START TEXT PASSAGE
Bat bugs and bedbugs often hide near ceilings in light fixtures. (Image: Jupiterimages/Photos.com/Getty Images)

Homeowners often find a variety of bugs inside their homes, especially during the spring and summer months. The attic is a favorite hiding place for many species of insects, and you may discover bugs swarming in your ceiling. Bat bugs, bedbugs and cluster flies are all known to hide in ceilings and attics, coming out only to forage for food.

Types

Bat bugs are similar to bedbugs, hiding in protected areas and feeding on human blood. These bugs find their way into homes while riding on bats, which are their preferred host. Once bats leave the attic, bat bugs must find another source of food and often move to ceiling moldings. Bat bugs are members of the Cimicidae family and have piercing mouth parts. These pests are flat, oval in shape and become dark red when engorged with blood after a meal. Bedbugs are another bloodsucking pest that is often found living in ceiling moldings, cracks in plaster and in loose wallpaper. These bugs are also members of the Cimicidae family and are almost impossible to differentiate from bat bugs. At night, bedbugs move from ceiling moldings and other hiding places to feed on human blood. Flies are also a problem in many homes throughout the year. Cluster flies are most often seen from fall through spring. Cluster flies enter homes to hibernate and often find their way into attics, inside walls and underneath ceiling moldings. These bugs do not bite or sting humans, but they can become a nuisance when they come out of hiding to swarm indoors.
END TEXT PASSAGE
START RECORDS PROVIDED
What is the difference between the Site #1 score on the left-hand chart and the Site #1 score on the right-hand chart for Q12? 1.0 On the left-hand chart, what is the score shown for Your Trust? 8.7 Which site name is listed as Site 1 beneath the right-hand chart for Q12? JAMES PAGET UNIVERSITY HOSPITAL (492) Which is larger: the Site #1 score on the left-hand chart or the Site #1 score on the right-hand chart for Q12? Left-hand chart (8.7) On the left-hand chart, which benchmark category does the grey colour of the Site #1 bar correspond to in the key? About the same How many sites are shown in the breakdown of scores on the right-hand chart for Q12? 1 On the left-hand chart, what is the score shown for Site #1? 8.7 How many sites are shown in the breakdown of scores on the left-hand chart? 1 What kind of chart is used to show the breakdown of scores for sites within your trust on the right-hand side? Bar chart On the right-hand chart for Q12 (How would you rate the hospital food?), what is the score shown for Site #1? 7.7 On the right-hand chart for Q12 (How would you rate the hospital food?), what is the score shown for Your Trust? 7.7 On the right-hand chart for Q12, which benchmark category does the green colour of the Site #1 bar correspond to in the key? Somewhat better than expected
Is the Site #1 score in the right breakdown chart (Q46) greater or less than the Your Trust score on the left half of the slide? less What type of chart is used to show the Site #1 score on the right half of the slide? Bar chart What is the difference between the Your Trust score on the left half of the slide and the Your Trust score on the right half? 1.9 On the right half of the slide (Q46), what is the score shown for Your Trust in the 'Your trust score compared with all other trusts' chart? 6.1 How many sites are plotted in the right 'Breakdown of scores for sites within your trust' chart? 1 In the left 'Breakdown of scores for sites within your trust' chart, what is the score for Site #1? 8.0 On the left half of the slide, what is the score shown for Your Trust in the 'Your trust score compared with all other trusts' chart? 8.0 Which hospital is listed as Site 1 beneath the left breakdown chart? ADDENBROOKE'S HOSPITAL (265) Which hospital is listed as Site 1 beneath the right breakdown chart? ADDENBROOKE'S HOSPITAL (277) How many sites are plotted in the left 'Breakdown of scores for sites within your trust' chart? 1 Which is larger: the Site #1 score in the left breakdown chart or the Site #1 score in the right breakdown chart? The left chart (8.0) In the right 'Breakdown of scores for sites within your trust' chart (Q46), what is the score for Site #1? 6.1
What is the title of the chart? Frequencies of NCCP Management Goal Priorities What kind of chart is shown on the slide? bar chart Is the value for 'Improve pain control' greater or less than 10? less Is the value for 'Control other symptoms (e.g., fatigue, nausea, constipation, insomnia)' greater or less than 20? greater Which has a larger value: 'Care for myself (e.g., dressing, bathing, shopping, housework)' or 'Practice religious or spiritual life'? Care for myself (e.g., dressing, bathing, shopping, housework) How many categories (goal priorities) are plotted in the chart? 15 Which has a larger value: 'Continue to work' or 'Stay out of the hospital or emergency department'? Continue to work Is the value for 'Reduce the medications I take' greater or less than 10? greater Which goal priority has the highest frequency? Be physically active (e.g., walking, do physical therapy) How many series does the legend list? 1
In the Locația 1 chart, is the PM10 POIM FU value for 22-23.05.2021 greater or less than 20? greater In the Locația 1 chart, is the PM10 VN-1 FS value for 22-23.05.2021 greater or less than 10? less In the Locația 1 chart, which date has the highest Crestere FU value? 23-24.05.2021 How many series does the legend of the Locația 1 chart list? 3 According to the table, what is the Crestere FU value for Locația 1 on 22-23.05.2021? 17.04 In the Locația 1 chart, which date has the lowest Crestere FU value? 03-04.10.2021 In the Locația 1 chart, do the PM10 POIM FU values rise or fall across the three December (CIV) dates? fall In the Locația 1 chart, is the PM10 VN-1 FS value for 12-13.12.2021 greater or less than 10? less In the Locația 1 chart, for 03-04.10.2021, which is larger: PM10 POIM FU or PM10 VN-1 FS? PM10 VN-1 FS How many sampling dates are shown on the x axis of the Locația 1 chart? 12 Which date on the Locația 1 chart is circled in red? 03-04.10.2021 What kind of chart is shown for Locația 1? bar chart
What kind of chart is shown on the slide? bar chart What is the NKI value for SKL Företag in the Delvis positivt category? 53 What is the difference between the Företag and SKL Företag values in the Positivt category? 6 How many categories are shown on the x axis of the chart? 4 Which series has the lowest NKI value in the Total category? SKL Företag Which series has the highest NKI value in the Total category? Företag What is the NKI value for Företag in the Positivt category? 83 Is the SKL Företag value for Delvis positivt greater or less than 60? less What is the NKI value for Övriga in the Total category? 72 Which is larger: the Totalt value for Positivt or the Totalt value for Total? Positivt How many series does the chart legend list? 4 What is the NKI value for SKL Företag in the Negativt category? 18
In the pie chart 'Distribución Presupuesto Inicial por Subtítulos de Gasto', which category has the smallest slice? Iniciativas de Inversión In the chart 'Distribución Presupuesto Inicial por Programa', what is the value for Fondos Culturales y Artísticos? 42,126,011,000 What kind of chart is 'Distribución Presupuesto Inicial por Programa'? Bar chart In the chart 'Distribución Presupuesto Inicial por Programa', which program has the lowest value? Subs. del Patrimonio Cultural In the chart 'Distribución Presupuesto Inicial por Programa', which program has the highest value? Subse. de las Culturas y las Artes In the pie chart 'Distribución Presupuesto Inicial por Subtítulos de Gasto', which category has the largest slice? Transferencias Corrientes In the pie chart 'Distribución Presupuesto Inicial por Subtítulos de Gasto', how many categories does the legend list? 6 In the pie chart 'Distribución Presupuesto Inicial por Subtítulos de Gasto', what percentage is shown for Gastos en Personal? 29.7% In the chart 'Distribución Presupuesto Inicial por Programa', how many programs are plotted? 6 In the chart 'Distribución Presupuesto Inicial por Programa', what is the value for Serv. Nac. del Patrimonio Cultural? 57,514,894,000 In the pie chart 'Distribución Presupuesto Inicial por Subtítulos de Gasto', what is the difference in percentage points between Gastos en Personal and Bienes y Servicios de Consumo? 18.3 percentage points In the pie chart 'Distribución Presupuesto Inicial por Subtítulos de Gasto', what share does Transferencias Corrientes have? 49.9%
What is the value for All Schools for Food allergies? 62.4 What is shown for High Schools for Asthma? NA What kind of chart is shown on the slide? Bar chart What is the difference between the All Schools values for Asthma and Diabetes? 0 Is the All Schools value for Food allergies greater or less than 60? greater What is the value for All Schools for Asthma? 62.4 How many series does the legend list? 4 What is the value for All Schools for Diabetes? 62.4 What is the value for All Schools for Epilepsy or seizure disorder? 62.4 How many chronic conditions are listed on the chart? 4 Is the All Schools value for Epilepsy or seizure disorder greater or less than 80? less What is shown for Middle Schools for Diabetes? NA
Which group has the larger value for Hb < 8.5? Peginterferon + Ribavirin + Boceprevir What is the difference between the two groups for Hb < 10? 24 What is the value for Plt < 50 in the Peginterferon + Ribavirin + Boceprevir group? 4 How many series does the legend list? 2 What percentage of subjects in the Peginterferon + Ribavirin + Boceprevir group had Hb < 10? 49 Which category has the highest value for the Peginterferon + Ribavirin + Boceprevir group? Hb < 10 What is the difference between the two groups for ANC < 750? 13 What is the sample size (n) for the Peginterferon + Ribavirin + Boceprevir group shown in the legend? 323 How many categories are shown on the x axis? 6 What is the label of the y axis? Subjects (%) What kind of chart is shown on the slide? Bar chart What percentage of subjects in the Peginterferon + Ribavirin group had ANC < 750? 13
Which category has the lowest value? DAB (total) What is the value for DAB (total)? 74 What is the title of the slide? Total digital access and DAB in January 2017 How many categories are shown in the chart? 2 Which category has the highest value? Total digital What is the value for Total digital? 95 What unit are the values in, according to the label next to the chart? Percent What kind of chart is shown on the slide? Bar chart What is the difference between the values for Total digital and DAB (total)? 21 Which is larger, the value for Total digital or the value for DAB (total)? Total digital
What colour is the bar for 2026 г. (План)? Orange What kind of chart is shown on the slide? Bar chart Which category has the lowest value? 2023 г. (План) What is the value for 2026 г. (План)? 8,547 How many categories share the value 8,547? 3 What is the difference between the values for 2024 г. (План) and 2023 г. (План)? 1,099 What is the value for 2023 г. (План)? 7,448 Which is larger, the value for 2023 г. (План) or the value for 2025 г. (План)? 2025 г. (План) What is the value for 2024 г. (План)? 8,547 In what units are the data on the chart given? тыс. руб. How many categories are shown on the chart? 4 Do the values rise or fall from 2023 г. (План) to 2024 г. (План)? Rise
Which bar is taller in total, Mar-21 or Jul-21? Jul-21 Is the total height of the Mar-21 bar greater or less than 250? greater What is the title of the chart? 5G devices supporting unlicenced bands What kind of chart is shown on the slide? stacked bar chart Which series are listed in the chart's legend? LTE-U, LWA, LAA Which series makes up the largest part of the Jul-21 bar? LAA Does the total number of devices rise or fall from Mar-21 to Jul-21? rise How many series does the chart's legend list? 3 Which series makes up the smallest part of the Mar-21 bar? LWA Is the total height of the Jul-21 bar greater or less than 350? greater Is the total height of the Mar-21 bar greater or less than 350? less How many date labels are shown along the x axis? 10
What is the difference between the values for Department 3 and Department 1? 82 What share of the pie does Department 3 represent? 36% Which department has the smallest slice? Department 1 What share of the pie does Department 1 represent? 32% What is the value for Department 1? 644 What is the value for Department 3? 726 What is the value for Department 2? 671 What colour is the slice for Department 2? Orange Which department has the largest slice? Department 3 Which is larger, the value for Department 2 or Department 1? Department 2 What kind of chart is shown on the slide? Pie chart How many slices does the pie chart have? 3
END RECORDS PROVIDED
**ACTIVITIES**
1. Reproduce the part of the passage on bugs in ceilings that runs from "Bat bugs and" up to and including "forage for food.".
2. Pick up the passage on bugs in ceilings and attics after its last sentence, and keep writing it.

**ANSWER SECTION**
1.
Bat bugs and bedbugs often hide near ceilings in light fixtures. (Image: Jupiterimages/Photos.com/Getty Images)

Homeowners often find a variety of bugs inside their homes, especially during the spring and summer months. The attic is a favorite hiding place for many species of insects, and you may discover bugs swarming in your ceiling. Bat bugs, bedbugs and cluster flies are all known to hide in ceilings and attics, coming out only to forage for food.

2.
Effects

Both bat bugs and bedbugs hide indoors, coming out of their hiding places to feed on human blood. These bugs usually stay close to humans and are often found living in ceiling moldings in bathrooms and bedrooms. Other areas inside the home such as curtains, wooden trim, bedding and picture frames are also favorite hiding spots for these pests. Most people do not feel bat bugs and bedbugs biting them, but the bites can cause intense itching for up to seven days. Cluster flies received their name because they hide in clusters in attics and ceilings. These flies do not reproduce when living indoors and are not considered filth flies. As the weather begins to warm after the winter, cluster flies come out of their hiding places and swarm indoors.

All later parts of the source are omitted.